The non-binding term sheet with Cannvalate also considers a separate but related transaction – that GFI will enter into a binding contract with Melbourne-based contract research organisation, iNGENu (a wholly owned subsidiary of Cannvalate).
iNGENu will assist GFI Pharma with the phase 2, schedule 3 clinical trial of the Investigational Medicinal Product (through the acquisition of NewCo) for anxiety.
The trial design has an additional arm to the trial which means that if clinical trials are successful and end points are met, GFI may also look to use the data to seek product approvals and registrations with the FDA, Medsafe in New Zealand, or other regulatory bodies.
The binding contract will be subject to acceptance of the clinical trial protocols by the TGA in Australia and to all other shareholder and regulatory approvals.
"It’s important that companies like GFI get behind clinical testing of cannabinoid medicines. It’s because of actual clinical data that doctors have the confidence to prescribe a medicine for a certain indication and knowing that the patient will get the required outcome,” Casey said.
GFI will pay for the services provided to GFI Pharma by iNGENu through the issue [to iNGENu] of GFI shares with a value of NZ$3million and a cash payment of NZ$2.3million. GFI will look to utilise the Australian government research and development rebates to satisfy some of the cash component. Currently a 43.5% rebate (45c in the dollar) is given for companies undertaking clinical research in Australia.
Casey said shareholders could expect to receive an update, including material terms of the arrangements, when the commercial agreement(s) have been finalised and during the course of seeking shareholder approvals.
Darryl Davies, a director of GFI, is also a director of iNGENu, and a director and shareholder of Cannvalate.
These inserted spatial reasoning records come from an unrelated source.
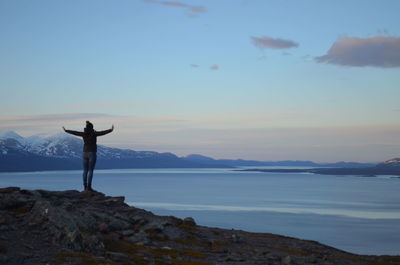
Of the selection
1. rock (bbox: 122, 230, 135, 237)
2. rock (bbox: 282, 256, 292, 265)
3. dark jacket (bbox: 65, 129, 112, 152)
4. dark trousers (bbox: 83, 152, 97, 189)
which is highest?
dark jacket (bbox: 65, 129, 112, 152)

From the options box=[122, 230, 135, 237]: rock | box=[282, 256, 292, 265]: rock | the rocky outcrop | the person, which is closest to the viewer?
the rocky outcrop

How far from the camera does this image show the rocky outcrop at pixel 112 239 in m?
21.8

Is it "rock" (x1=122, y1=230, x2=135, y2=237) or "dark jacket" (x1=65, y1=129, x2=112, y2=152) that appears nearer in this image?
"rock" (x1=122, y1=230, x2=135, y2=237)

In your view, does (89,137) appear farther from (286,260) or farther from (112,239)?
(286,260)

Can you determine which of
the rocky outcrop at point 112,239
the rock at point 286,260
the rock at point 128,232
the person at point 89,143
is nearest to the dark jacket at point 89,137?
the person at point 89,143

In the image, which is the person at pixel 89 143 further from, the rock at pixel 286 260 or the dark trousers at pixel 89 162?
the rock at pixel 286 260

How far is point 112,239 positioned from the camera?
26.0 meters

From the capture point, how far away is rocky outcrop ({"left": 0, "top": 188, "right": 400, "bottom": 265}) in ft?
71.7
"This is a transitional period for Greenfern as we see it mature and expand from a ‘farmer’ to ‘Pharma’ aligned company. As we align ourselves with some large international companies operating in the cannabinoid and biotechnology space, it really shows a dedication to the number of strategic decisions and work that has been going on in the background over the last 10 months since listing on the NZX main board in October 2021.
“As we continue our focus on growing the highest quality medicinal cannabis here in New Zealand in a carbon net zero environment using renewable hydro power, we also understand the growth that can be attained with a successful pivot and bigger focus into the world of biotechnology,” Casey said.